What you need to do:
Pull out every line below word for word, leaving out the pictures.

Records for this exercise:
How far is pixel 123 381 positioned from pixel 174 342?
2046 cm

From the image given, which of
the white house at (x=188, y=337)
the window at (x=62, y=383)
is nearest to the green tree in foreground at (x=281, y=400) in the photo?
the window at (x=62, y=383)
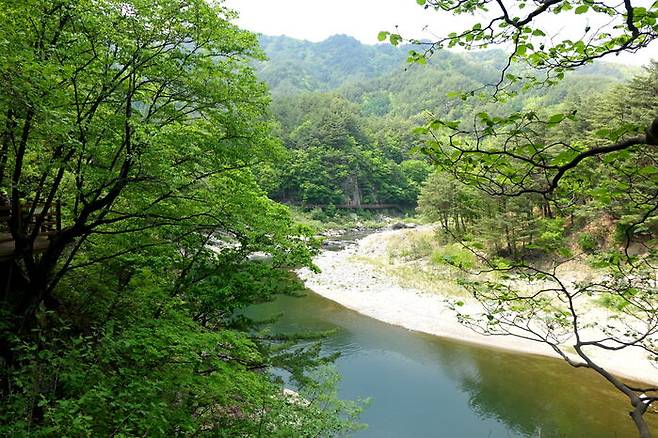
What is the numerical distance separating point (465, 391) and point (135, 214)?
1092 centimetres

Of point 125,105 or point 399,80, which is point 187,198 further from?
point 399,80

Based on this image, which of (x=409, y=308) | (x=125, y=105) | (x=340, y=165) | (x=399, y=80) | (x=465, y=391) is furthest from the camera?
(x=399, y=80)

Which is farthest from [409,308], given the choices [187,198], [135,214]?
[135,214]

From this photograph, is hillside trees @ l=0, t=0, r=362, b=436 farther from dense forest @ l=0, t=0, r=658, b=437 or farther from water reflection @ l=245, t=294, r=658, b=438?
water reflection @ l=245, t=294, r=658, b=438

Solution to the exercise:
How far is pixel 123 381 positioned from pixel 174 342?
2046 cm

From the image given, which of
the white house at (x=188, y=337)
the window at (x=62, y=383)
is nearest to the green tree in foreground at (x=281, y=400) in the photo?
the window at (x=62, y=383)
What is the numerical distance separating point (465, 391) and point (135, 214)?
1092 centimetres

Of point 125,105 or point 399,80, which is point 187,198 further from?
point 399,80

Based on this image, which of (x=409, y=308) | (x=125, y=105) | (x=340, y=165) | (x=399, y=80) | (x=465, y=391) is furthest from the camera?
(x=399, y=80)

Which is farthest from [409,308], given the choices [187,198], [135,214]?
[135,214]

From this photograph, is hillside trees @ l=0, t=0, r=362, b=436 farther from dense forest @ l=0, t=0, r=658, b=437 or farther from water reflection @ l=245, t=294, r=658, b=438?
water reflection @ l=245, t=294, r=658, b=438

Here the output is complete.